== Provided passage ==
▬▬▬▬▬▬
Authors: CRAN Team [ctb, cre] (de facto maintainer since 2014), Duncan Temple Lang [aut] , Jonathan Wallace [aut] (aka ninja9578, author of included libjson sources)
Maintainer: CRAN Team <[email protected]>
License: BSD_3_clause + file LICENSE
Version: 1.3-1.9
Built: 2024-10-31 21:24:49 UTC
Source: CRAN

Help Index


Serialize R objects as Javsscript/ActionScript variables

Description

This function takes R objects and serializes them as Javascript/ActionScript values. It uses the specified names in the R call as Javascript variable names. One can also specify qualifiers (‘public’, ‘protected’, ‘private’) and also types. These are optional, but useful, in ActionScript.

Usage

asJSVars(..., .vars = list(...), qualifier = character(), types = character())

Arguments

...

name = value pairs where the value is an R object that is converted to JSON format and name is the name of the corresponding Javascript variable.

.vars

this is an alternative to ... as a way to specify a collection of name = value pairs that is already in a list.
▬▬▬▬▬▬
== Data shown ==
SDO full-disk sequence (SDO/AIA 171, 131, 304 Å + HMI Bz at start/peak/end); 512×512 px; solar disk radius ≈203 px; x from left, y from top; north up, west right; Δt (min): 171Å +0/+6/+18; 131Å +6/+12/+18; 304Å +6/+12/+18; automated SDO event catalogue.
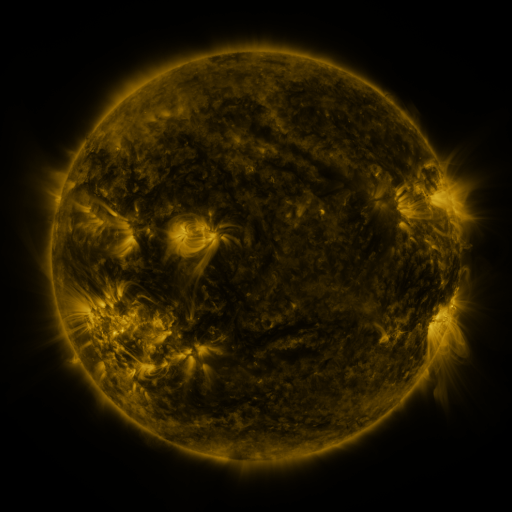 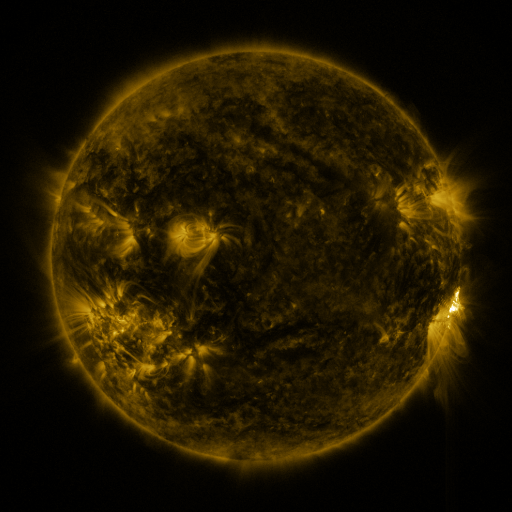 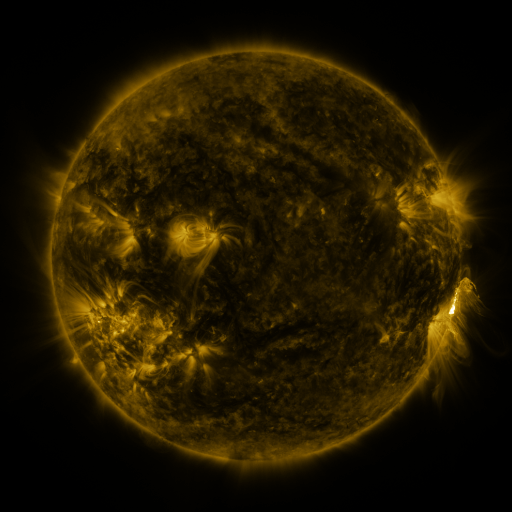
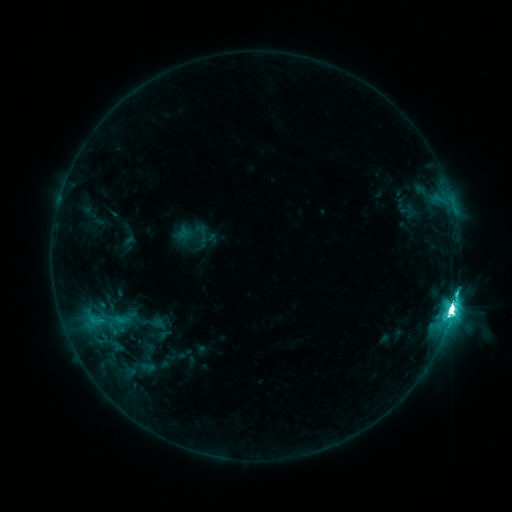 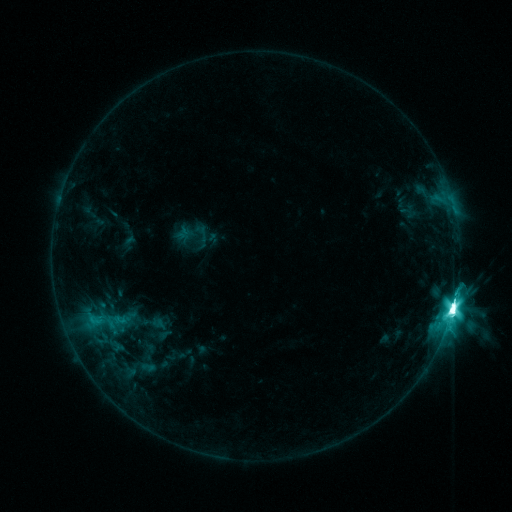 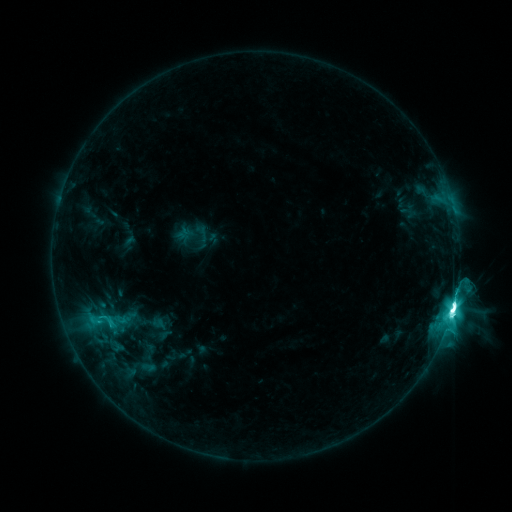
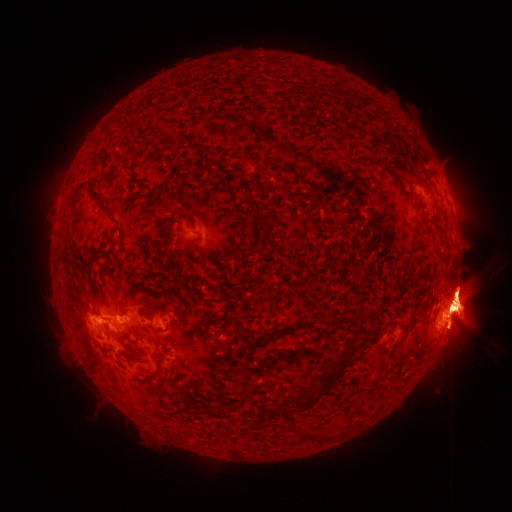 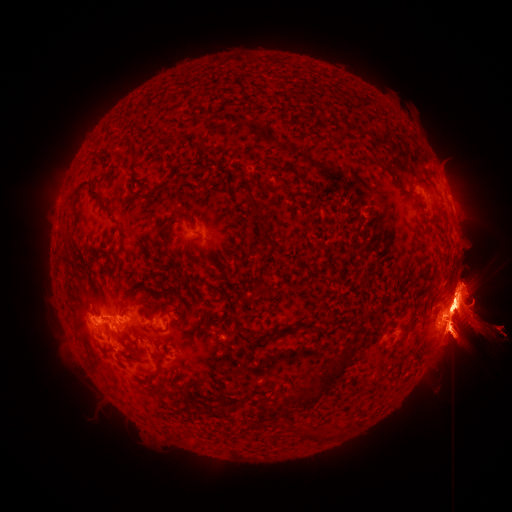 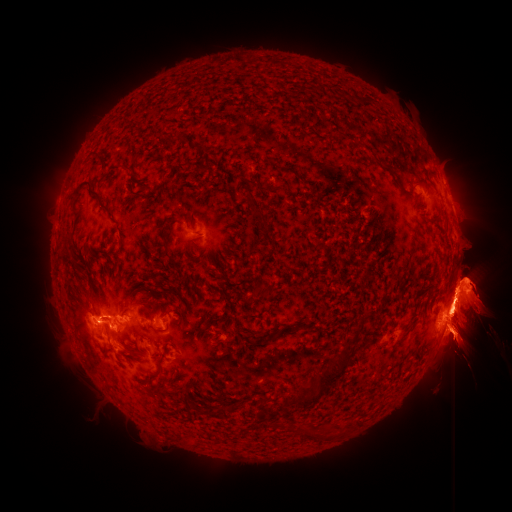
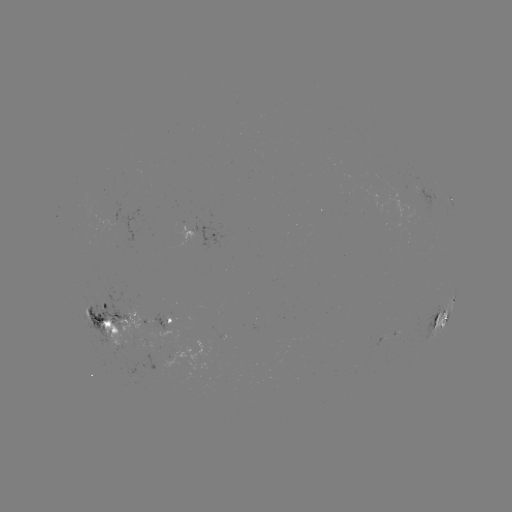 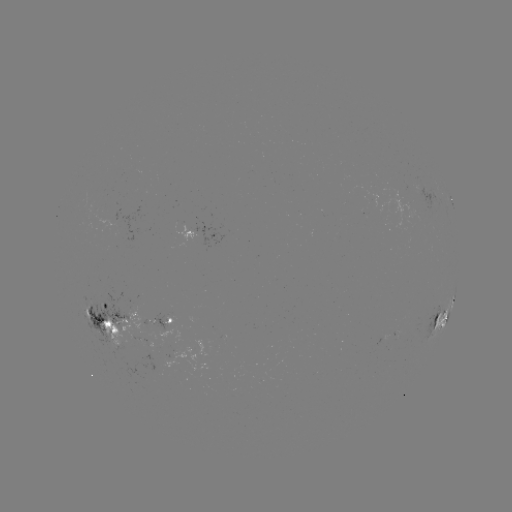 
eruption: <bbox>164, 192, 230, 271</bbox>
▬▬▬▬▬▬
== Problems to work on ==
a. Condense the paragraph of the asJSVars help page that begins "This function takes R objects" into a shorter version that keeps its main facts.
b. Please repeat everything in the asJSVars help page from "name = value pairs where" down to "already in a list.", word for word.

== Final answers ==
a. The function serializes R objects as Javascript/ActionScript values and uses the names given in the R call as Javascript variable names. Qualifiers (‘public’, ‘protected’, ‘private’) and types can also be specified. They are optional but useful in ActionScript.

b.
name = value pairs where the value is an R object that is converted to JSON format and name is the name of the corresponding Javascript variable.

.vars

this is an alternative to ... as a way to specify a collection of name = value pairs that is already in a list.